En un relato titulado «Friedrichstrasse», publicado en «Berlín, después del muro», un pequeño pero interesante libro, David Wagner, dice así: «Lo que alguna vez fue Friedrichtrasse, solo lo saben hoy las tarjetas postales viejas. Hoy día es una vereda donde se ensartan nuevas y antiguas metáforas berlinesas. Quien se pasea desde la estación Friedrichstrasse o de la esquina de la calle Unter den Linden rumbo a Hallesches Tor, puede observar la sorpresa de visitantes, turistas y también de algunos visitantes de la ciudad. Quien se ausento por muchos años podría pensar que despierta de un sueño. Tal parece que hubieran surgido bastidores gigantes en mitad de la obra, el vacío se llenó, como en un escenario de opera para la escena del coro, con gente de traje que habla por un teléfono móvil. De vez en cuando, uno de ellos pasa en patineta.»
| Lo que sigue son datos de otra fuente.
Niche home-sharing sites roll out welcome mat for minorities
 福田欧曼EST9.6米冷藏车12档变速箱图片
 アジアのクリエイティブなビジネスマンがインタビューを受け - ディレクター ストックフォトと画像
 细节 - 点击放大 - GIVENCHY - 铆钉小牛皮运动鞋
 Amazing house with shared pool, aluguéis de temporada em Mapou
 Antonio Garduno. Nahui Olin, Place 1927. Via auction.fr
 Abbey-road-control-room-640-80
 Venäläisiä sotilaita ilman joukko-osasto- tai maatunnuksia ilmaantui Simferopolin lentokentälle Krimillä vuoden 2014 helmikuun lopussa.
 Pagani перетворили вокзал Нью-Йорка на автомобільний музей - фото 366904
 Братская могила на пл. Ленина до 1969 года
Entre lo que fue el Berlín de las viejas postales y el de los grandes bastidores operísticos, ha ocurrido algo terrible que, a la luz de la costosa y ardua transformación, parece irrelevante: la destrucción ha sido causante del cambio. TVE emitió el pasado 16 de Diciembre, un documental sobre la caída de Berlín, con imágenes inéditas de los bombardeos. Durante la emisión no pude dejar de repetir para mi misma, una y otra vez: ¡Que locura! ¡Cuanta locura! Destruir es acabar definitivamente con algo. material o inmaterial, haciendo que deje de existir como lo que es. Los edificios, mal que bien, se pueden restaurar pero ¿se restauran los corazones? ¿Se rehabilitan las conciencias? ¿resucitan los muertos? ¿el dolor germina la tierra ? ¿enseña el olvido? ¡Que locura! En lugar de aprender como no destruir de tan terribles experiencias, se ha aprendido a destruir con mayor eficacia. De Berlín en 1945 a Irack en 2004 ha pasado un largo tiempo que ha sido un corto camino. Nadie parece haber recorrido antes ese obsceno camino. Solo los hombres que murieron y los hombres que les dieron muerte :»Nuestra es la muerte que tuvo lugar y la mano que anudó la cuerda», piensa Elizabeth Costello en la pluma de Coetzze.
Tampoco existe ya el Berlin socialista. No hay socialismo pese a ser el camino cándido que recorre la esperanza. Mientras escribo «ternura» me parece una hermosa palabra. Para mi significa imaginar lo que siente el otro para ponerse en su lugar y sentir con él algo propio, por quererlo, o por no quererlo, pero sentir con dulzura. Al fin y a la postre indica una forma de participación. Mientras que «obscenidad» significa fuera de escena, también según Coetzze. Me digo que quizás valga la pena ser tan ingenuos como para tener un objetivo y poner esfuerzo para aparentar lo que realmente somos, diciendo con Heiner Miller:
«Aqui estaba uno ¿Y lo otro? Sobra sitio entre la rama y la tierra».